EXERCISE REQUIREMENTS> Reproduce, word for word, the part of the remarks below on the police and crime commissioner that opens with the words containing "There are therefore" and closes with "of their work.".

PASSAGE TO READ>
The context is extremely important. It is not clear to me where the commissioner is to be based, in what kind of offices and with what level of staffing. A close reading of the Bill indicates that this is perceived to be cost-neutral, that the costs of salaries will be subsumed within existing budgets and that grants provided to the police will supply the additional resources required. But it would help to have a discussion about how big the staffing support structures for the police and crime commissioner are going to be. We note that there will a chief executive and a chief finance officer. The consequence is that underneath those chiefs there must be some other people, and those other people will cost significant amounts of money. There is a real danger that we are going to end up with an alternative structure of bureaucracy being created which actually is not necessary. At the moment, police authorities are housed elsewhere, and get their supplies and support in other people’s premises. For me, therefore, this amendment is extremely helpful in that it identifies the fact that we need to be clear what the support structures are going to look like in detail for the police commissioner.

I take absolutely the point about the nature of the appointments. Who are the people who can apply and how will they be appointed? Perhaps I may suggest that the obvious thing to do would be to use Nolan principles. Those are used in so many other places that that is the right approach. There is the question, too, of audit. It is not clear from the Bill exactly what audit requirements will apply in practice to the management of the police and crime commissioner’s office.

There are therefore many questions around this matter which make me believe that there has to be a further discussion about the size, powers and nature of the panels and about the nature of any non-executive board, be it of four members or seven members or whatever it turns out to be. The precise roles of those board members need to be made clear, because they will be different from those of the panel members. The non-executive board is to do with probity in finances, equality and the way staff appointments and so on are being made. They are not full-time appointments; I am not even sure that they have to be substantially remunerated, although, clearly, expenses would have to be paid. The boards are different from the panels, which are essentially about the nature of policing and supporting the police and crime commissioner in that aspect of their work.

I give a guarded welcome to the amendment but it is part of a broader discussion about the police and crime commissioner’s office.

RECORDED DATA>

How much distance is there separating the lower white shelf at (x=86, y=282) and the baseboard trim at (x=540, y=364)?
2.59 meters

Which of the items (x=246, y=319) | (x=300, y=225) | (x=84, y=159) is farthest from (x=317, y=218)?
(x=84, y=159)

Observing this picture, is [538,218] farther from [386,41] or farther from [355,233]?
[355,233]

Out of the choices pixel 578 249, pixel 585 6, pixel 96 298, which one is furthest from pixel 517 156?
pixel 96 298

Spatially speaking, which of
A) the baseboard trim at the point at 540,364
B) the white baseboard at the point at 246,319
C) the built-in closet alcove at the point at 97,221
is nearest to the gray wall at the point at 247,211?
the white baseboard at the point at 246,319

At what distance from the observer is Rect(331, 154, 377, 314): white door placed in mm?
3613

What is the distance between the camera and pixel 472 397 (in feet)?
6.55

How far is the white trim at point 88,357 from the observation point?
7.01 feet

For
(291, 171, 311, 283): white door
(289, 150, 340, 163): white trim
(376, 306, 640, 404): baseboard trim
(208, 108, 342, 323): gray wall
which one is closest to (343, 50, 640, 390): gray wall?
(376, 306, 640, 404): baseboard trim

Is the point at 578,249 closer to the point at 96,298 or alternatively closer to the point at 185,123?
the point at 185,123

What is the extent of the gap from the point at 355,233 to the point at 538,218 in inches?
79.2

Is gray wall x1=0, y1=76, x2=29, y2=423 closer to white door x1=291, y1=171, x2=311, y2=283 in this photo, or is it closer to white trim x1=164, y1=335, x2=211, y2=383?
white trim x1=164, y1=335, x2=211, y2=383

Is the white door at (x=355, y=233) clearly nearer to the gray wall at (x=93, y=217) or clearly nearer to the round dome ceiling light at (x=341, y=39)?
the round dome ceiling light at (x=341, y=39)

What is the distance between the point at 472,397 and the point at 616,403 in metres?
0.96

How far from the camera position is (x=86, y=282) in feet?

REPLY TO THE EXERCISE>
There are therefore many questions around this matter which make me believe that there has to be a further discussion about the size, powers and nature of the panels and about the nature of any non-executive board, be it of four members or seven members or whatever it turns out to be. The precise roles of those board members need to be made clear, because they will be different from those of the panel members. The non-executive board is to do with probity in finances, equality and the way staff appointments and so on are being made. They are not full-time appointments; I am not even sure that they have to be substantially remunerated, although, clearly, expenses would have to be paid. The boards are different from the panels, which are essentially about the nature of policing and supporting the police and crime commissioner in that aspect of their work.